◆ **任务目标 1**
从下面的列表中摘出所有含有单词“grey”的行，大小写须完全一致。
━━━━━ 文档正文 ━━━━━
题意是有N个小镇，某些小镇之间有单向的道路相连
要在这些小镇中的部分地方建立警察局，要保证对于任意一个小镇，可以找到最少一个警
察局，从这个警察局有路到达该小镇
 
在每个小镇建立一个警察局的费用是不同的，要你求出如何在这个N个小镇建立警察局，
使建立一个警察局的平均费用最低，要求输出这个最低的费用。
 
 
比赛的时候我理解错了题意，直接用了贪心，后来听yzf说是错了，果然在cha的时候就被
别人给搞掉了，郁闷....
 
今天早上起来重新写了一下代码，并且通过了全部的系统测试
 
题目的解法是:
 
先求出这一个图的强连通分量，然后在所有入度为0的连通分量的内部中费用最低的点上
建立警察局，但这样只能保证总费用最低，但不能保证平均费用最低
 
下一步要做的就是将所有的没建立警察局的小镇按费用从低到高进行排序，然后判断将
当前费用最低的点加入会不会使平均费用减小，如果减小，那么把这点加入，并继续判
断下一个点，如果当前的值比平均值要大，那么加上这个点也没有用了，之后的点的费
用都要比当前这个点大，所以加上它们也是没用的，循环就此结束。此时得到的值就是
题目要求的结果
 
以下是题目描述和通过了系统测试的代码
 
 
Problem Statement
 
Year 2100. Humanity is starting to inhabit Antarctica. So far there are N
towns, some of them connected with narrow one-way roads.
The president of Antarctica has decided to establish police in his country.
━━━━━ 本题材料 ━━━━━
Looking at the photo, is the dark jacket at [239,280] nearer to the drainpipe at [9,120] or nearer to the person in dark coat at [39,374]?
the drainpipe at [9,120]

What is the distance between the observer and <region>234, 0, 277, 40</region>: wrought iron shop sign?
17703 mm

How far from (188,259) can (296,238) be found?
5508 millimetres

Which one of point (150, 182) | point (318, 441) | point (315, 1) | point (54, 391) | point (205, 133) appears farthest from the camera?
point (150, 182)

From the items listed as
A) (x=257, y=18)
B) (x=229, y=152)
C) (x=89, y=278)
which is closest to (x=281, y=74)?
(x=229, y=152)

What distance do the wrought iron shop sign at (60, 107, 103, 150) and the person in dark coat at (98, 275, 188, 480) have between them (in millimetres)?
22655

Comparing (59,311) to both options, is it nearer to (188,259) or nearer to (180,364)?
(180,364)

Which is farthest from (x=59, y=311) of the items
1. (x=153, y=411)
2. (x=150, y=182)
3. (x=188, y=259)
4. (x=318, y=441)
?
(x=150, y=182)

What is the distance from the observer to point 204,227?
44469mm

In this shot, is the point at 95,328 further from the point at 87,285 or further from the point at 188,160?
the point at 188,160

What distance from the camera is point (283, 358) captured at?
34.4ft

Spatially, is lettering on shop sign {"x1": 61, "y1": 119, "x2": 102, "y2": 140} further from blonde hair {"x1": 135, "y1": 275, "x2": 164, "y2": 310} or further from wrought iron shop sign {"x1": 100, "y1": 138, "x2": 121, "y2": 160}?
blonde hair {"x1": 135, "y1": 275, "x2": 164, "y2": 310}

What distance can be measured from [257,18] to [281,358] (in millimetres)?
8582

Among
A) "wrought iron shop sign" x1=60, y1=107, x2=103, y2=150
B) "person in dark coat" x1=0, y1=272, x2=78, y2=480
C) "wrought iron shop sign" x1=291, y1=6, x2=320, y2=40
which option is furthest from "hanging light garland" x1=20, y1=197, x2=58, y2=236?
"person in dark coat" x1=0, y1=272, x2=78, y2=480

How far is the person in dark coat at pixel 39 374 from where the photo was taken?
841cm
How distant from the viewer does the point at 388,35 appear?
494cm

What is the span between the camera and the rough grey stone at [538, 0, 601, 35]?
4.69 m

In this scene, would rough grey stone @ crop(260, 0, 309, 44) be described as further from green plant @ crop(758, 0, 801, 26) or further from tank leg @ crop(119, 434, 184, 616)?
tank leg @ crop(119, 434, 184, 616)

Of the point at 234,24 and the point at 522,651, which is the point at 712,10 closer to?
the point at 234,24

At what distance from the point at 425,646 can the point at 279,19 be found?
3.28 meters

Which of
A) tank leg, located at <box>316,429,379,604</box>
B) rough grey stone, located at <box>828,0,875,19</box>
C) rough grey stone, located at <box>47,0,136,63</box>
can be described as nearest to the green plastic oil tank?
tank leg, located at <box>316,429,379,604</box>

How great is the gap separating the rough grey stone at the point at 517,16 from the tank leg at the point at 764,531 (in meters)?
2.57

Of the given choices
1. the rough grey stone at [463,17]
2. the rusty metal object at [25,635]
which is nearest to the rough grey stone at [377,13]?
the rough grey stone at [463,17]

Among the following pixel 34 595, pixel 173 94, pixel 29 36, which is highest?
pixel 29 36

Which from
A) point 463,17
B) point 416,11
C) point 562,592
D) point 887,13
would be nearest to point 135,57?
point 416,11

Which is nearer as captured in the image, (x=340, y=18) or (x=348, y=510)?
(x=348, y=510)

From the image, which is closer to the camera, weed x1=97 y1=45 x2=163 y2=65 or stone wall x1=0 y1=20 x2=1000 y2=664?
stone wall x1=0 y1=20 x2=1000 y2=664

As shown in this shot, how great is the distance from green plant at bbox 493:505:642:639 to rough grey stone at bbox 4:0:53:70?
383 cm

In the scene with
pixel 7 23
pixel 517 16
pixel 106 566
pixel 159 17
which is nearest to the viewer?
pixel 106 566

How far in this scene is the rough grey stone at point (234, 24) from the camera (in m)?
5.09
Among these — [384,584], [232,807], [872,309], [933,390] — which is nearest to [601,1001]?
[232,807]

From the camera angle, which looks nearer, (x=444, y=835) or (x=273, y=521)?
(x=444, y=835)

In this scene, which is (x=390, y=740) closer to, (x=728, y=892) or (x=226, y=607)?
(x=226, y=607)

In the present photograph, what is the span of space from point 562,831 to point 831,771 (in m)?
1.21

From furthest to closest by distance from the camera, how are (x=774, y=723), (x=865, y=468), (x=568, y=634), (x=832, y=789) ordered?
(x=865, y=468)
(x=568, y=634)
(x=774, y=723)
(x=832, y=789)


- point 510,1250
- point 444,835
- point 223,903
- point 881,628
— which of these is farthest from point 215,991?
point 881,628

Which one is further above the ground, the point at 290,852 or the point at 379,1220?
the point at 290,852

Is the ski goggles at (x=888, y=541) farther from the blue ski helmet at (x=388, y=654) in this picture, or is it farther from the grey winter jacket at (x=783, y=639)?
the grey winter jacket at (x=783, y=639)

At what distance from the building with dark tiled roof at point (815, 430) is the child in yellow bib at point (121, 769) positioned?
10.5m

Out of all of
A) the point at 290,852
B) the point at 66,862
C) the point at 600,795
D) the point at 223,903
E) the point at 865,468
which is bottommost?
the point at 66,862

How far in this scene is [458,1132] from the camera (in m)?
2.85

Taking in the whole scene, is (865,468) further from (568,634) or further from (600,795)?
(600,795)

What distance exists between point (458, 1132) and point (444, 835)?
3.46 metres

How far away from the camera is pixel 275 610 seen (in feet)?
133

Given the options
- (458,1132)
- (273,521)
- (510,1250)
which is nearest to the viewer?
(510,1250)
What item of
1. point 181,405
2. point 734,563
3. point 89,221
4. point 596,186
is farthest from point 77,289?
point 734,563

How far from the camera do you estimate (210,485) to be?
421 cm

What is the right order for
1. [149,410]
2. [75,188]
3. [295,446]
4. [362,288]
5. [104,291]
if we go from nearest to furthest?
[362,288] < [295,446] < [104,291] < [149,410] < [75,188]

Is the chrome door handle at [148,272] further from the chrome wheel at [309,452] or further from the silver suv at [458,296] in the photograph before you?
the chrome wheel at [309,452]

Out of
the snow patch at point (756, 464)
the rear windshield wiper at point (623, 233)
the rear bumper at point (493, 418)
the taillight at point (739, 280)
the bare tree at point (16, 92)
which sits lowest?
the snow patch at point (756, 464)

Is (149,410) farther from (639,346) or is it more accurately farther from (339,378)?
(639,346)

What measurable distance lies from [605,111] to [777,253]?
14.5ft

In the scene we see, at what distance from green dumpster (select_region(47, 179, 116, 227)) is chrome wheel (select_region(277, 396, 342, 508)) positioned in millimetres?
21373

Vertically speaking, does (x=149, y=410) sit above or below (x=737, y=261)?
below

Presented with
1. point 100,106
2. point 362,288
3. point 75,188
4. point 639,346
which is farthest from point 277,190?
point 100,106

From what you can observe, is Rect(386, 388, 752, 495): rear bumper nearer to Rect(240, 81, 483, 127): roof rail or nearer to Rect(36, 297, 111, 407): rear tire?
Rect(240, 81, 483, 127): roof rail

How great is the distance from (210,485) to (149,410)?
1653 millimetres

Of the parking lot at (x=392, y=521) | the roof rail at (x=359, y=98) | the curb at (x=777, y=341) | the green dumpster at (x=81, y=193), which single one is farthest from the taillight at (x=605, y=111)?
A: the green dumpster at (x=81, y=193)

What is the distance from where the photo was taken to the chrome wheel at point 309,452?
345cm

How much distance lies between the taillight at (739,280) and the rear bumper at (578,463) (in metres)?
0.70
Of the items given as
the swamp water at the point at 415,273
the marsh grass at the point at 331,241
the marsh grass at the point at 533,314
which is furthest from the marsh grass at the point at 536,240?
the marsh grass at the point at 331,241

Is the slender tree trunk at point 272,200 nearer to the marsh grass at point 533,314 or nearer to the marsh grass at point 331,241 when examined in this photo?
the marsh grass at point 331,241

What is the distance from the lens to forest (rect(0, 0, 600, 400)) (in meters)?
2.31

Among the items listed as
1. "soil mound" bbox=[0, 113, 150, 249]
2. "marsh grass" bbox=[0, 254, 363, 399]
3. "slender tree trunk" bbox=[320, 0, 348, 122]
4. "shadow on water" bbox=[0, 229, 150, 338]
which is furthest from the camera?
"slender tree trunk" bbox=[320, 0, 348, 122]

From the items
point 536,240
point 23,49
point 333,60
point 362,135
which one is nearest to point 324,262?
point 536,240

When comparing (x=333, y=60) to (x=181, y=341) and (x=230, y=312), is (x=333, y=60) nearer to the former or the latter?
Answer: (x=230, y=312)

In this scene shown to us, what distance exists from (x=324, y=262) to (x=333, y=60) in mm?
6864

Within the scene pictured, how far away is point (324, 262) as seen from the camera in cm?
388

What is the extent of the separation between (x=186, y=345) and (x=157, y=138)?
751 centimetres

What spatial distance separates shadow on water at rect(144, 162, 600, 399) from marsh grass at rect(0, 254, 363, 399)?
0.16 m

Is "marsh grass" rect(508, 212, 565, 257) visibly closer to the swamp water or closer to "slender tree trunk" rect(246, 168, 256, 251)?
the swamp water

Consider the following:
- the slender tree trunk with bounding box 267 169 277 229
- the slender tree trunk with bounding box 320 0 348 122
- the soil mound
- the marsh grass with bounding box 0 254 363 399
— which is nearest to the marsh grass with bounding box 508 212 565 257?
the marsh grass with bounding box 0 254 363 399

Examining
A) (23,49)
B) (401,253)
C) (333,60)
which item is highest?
━━━━━
◆ **任务目标 2**
请把上面的题解从“以下是题目描述和通过了系统测试的代码”开始、到“in his country.”结束的这一段一字不差地重新打出来。

◆ **完整输出 1**
What is the span between the camera and the rough grey stone at [538, 0, 601, 35]?
In this scene, would rough grey stone @ crop(260, 0, 309, 44) be described as further from green plant @ crop(758, 0, 801, 26) or further from tank leg @ crop(119, 434, 184, 616)?
B) rough grey stone, located at <box>828,0,875,19</box>
C) rough grey stone, located at <box>47,0,136,63</box>
How great is the gap separating the rough grey stone at the point at 517,16 from the tank leg at the point at 764,531 (in meters)?
1. the rough grey stone at [463,17]
which is nearest to the rough grey stone at [377,13]?
the rough grey stone at [463,17]
As shown in this shot, how great is the distance from green plant at bbox 493:505:642:639 to rough grey stone at bbox 4:0:53:70?
How far in this scene is the rough grey stone at point (234, 24) from the camera (in m)?
Is the ski goggles at (x=888, y=541) farther from the blue ski helmet at (x=388, y=654) in this picture, or is it farther from the grey winter jacket at (x=783, y=639)?
the grey winter jacket at (x=783, y=639)

◆ **完整输出 2**
以下是题目描述和通过了系统测试的代码
 
 
Problem Statement
 
Year 2100. Humanity is starting to inhabit Antarctica. So far there are N
towns, some of them connected with narrow one-way roads.
The president of Antarctica has decided to establish police in his country.